STATED TASK: Pull out every line of the material that contains the word "white". Case counts, so match the capitalization given.

INFORMATION SHOWN:

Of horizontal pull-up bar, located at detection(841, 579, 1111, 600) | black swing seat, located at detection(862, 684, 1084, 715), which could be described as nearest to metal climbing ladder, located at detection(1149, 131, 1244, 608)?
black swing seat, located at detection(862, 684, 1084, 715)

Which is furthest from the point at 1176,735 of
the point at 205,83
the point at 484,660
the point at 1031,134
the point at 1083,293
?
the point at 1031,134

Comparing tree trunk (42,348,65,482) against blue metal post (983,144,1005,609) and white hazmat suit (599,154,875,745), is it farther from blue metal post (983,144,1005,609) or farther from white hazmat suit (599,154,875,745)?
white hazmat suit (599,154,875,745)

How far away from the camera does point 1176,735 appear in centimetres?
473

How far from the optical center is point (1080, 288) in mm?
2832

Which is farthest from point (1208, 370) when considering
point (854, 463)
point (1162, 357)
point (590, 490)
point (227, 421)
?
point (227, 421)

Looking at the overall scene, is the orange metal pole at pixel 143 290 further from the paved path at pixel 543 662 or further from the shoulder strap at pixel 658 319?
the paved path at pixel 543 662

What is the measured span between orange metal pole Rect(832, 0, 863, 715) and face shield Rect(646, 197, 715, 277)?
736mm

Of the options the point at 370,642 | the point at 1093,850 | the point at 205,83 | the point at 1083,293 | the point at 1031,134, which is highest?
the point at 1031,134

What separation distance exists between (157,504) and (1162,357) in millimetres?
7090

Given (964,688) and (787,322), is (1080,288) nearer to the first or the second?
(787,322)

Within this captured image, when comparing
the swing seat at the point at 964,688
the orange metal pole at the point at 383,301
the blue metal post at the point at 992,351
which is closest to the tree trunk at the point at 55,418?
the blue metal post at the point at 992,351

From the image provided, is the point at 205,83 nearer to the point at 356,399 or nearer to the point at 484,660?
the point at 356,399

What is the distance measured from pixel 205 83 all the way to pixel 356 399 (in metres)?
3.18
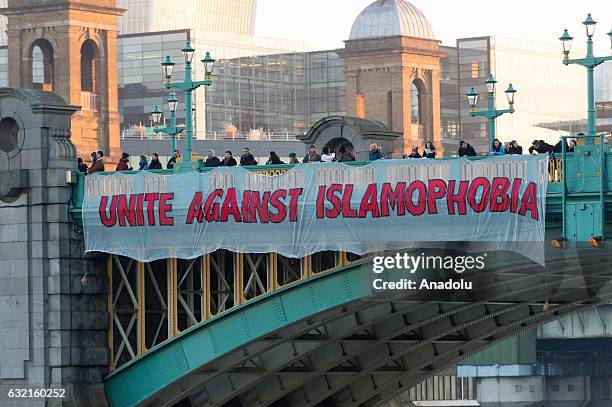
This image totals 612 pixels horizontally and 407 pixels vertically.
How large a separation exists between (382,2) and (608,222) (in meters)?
118

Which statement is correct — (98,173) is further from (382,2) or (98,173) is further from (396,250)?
(382,2)

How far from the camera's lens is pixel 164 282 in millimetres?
58750

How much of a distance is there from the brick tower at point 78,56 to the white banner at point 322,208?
80.3 meters

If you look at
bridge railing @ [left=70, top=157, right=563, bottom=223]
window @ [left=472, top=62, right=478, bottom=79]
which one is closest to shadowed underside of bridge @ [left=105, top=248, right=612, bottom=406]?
bridge railing @ [left=70, top=157, right=563, bottom=223]

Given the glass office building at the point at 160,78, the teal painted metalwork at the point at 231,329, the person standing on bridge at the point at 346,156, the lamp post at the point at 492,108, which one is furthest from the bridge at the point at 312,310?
the glass office building at the point at 160,78


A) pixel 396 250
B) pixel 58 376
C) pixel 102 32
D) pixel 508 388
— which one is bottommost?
pixel 508 388

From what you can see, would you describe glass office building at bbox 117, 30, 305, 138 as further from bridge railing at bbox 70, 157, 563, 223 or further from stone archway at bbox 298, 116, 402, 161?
bridge railing at bbox 70, 157, 563, 223

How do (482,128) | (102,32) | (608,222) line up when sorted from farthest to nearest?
(482,128) → (102,32) → (608,222)

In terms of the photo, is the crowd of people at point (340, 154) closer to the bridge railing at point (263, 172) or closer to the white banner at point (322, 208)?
the bridge railing at point (263, 172)

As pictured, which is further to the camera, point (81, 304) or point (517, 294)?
point (81, 304)

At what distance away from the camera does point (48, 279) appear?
59.1 metres

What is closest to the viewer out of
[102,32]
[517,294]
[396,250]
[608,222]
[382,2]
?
[608,222]

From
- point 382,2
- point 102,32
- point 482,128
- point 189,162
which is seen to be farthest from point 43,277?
point 482,128

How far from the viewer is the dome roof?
162250 mm
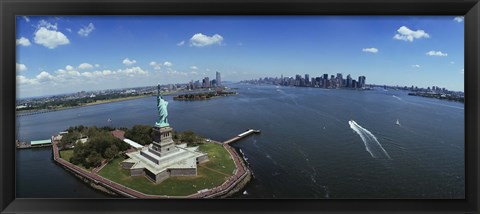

FINISHED EXERCISE:
Comparing tree trunk (42,348,65,482) against blue metal post (983,144,1005,609) and white hazmat suit (599,154,875,745), is it farther from blue metal post (983,144,1005,609) or farther from white hazmat suit (599,154,875,745)?
white hazmat suit (599,154,875,745)
How much of a distance is there from the brick tower at point 78,56 to the white banner at point 322,208?
In terms of the photo, is the crowd of people at point (340, 154) closer to the bridge railing at point (263, 172) or closer to the white banner at point (322, 208)?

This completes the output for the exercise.